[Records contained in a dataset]
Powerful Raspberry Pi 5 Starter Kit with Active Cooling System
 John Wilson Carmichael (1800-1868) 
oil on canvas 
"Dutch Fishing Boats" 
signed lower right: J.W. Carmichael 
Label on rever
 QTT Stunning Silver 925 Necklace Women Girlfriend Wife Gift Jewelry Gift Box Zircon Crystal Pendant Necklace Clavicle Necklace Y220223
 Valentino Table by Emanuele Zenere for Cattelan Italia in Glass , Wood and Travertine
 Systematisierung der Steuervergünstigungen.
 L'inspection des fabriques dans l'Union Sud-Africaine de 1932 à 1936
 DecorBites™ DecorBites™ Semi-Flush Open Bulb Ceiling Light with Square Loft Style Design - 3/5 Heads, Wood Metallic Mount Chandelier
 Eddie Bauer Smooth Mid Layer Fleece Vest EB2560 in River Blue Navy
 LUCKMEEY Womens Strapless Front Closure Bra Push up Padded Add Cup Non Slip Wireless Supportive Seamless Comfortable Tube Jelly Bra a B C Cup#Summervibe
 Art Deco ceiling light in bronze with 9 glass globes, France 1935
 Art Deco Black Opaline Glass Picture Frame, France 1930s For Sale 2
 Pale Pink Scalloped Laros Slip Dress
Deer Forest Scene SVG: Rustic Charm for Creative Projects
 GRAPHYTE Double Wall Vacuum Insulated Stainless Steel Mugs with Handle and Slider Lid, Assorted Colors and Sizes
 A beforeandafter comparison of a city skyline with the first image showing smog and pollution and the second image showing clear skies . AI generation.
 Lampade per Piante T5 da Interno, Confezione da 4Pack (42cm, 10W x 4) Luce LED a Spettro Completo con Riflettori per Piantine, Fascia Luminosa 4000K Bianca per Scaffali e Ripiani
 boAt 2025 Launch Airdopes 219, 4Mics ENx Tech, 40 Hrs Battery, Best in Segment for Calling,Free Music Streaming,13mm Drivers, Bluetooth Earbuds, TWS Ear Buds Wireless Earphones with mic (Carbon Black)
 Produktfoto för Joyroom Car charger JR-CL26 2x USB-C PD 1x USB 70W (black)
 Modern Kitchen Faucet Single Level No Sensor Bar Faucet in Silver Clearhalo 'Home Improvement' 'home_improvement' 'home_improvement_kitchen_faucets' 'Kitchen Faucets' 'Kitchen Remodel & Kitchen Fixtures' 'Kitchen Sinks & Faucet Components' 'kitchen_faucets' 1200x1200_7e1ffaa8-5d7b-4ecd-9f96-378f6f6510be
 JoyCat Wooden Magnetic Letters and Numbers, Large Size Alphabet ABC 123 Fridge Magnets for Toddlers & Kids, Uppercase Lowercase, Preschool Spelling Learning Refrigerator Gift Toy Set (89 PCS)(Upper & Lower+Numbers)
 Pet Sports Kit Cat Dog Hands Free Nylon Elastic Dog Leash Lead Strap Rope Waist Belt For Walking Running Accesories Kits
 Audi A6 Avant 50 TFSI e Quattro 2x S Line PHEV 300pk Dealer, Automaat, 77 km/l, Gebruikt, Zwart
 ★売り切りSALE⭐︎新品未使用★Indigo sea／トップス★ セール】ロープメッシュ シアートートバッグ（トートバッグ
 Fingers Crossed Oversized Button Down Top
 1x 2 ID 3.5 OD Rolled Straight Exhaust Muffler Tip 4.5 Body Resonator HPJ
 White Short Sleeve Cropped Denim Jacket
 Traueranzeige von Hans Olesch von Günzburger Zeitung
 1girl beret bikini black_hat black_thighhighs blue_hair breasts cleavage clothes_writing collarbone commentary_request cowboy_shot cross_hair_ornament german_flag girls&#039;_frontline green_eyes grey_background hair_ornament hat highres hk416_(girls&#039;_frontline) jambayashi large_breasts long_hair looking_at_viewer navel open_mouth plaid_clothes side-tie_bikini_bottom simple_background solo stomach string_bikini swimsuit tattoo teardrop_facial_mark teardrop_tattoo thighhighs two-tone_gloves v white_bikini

Work required: The entries above must be retyped exactly, down to the last character.

Written solution:
Powerful Raspberry Pi 5 Starter Kit with Active Cooling System
 John Wilson Carmichael (1800-1868) 
oil on canvas 
"Dutch Fishing Boats" 
signed lower right: J.W. Carmichael 
Label on rever
 QTT Stunning Silver 925 Necklace Women Girlfriend Wife Gift Jewelry Gift Box Zircon Crystal Pendant Necklace Clavicle Necklace Y220223
 Valentino Table by Emanuele Zenere for Cattelan Italia in Glass , Wood and Travertine
 Systematisierung der Steuervergünstigungen.
 L'inspection des fabriques dans l'Union Sud-Africaine de 1932 à 1936
 DecorBites™ DecorBites™ Semi-Flush Open Bulb Ceiling Light with Square Loft Style Design - 3/5 Heads, Wood Metallic Mount Chandelier
 Eddie Bauer Smooth Mid Layer Fleece Vest EB2560 in River Blue Navy
 LUCKMEEY Womens Strapless Front Closure Bra Push up Padded Add Cup Non Slip Wireless Supportive Seamless Comfortable Tube Jelly Bra a B C Cup#Summervibe
 Art Deco ceiling light in bronze with 9 glass globes, France 1935
 Art Deco Black Opaline Glass Picture Frame, France 1930s For Sale 2
 Pale Pink Scalloped Laros Slip Dress
Deer Forest Scene SVG: Rustic Charm for Creative Projects
 GRAPHYTE Double Wall Vacuum Insulated Stainless Steel Mugs with Handle and Slider Lid, Assorted Colors and Sizes
 A beforeandafter comparison of a city skyline with the first image showing smog and pollution and the second image showing clear skies . AI generation.
 Lampade per Piante T5 da Interno, Confezione da 4Pack (42cm, 10W x 4) Luce LED a Spettro Completo con Riflettori per Piantine, Fascia Luminosa 4000K Bianca per Scaffali e Ripiani
 boAt 2025 Launch Airdopes 219, 4Mics ENx Tech, 40 Hrs Battery, Best in Segment for Calling,Free Music Streaming,13mm Drivers, Bluetooth Earbuds, TWS Ear Buds Wireless Earphones with mic (Carbon Black)
 Produktfoto för Joyroom Car charger JR-CL26 2x USB-C PD 1x USB 70W (black)
 Modern Kitchen Faucet Single Level No Sensor Bar Faucet in Silver Clearhalo 'Home Improvement' 'home_improvement' 'home_improvement_kitchen_faucets' 'Kitchen Faucets' 'Kitchen Remodel & Kitchen Fixtures' 'Kitchen Sinks & Faucet Components' 'kitchen_faucets' 1200x1200_7e1ffaa8-5d7b-4ecd-9f96-378f6f6510be
 JoyCat Wooden Magnetic Letters and Numbers, Large Size Alphabet ABC 123 Fridge Magnets for Toddlers & Kids, Uppercase Lowercase, Preschool Spelling Learning Refrigerator Gift Toy Set (89 PCS)(Upper & Lower+Numbers)
 Pet Sports Kit Cat Dog Hands Free Nylon Elastic Dog Leash Lead Strap Rope Waist Belt For Walking Running Accesories Kits
 Audi A6 Avant 50 TFSI e Quattro 2x S Line PHEV 300pk Dealer, Automaat, 77 km/l, Gebruikt, Zwart
 ★売り切りSALE⭐︎新品未使用★Indigo sea／トップス★ セール】ロープメッシュ シアートートバッグ（トートバッグ
 Fingers Crossed Oversized Button Down Top
 1x 2 ID 3.5 OD Rolled Straight Exhaust Muffler Tip 4.5 Body Resonator HPJ
 White Short Sleeve Cropped Denim Jacket
 Traueranzeige von Hans Olesch von Günzburger Zeitung
 1girl beret bikini black_hat black_thighhighs blue_hair breasts cleavage clothes_writing collarbone commentary_request cowboy_shot cross_hair_ornament german_flag girls&#039;_frontline green_eyes grey_background hair_ornament hat highres hk416_(girls&#039;_frontline) jambayashi large_breasts long_hair looking_at_viewer navel open_mouth plaid_clothes side-tie_bikini_bottom simple_background solo stomach string_bikini swimsuit tattoo teardrop_facial_mark teardrop_tattoo thighhighs two-tone_gloves v white_bikini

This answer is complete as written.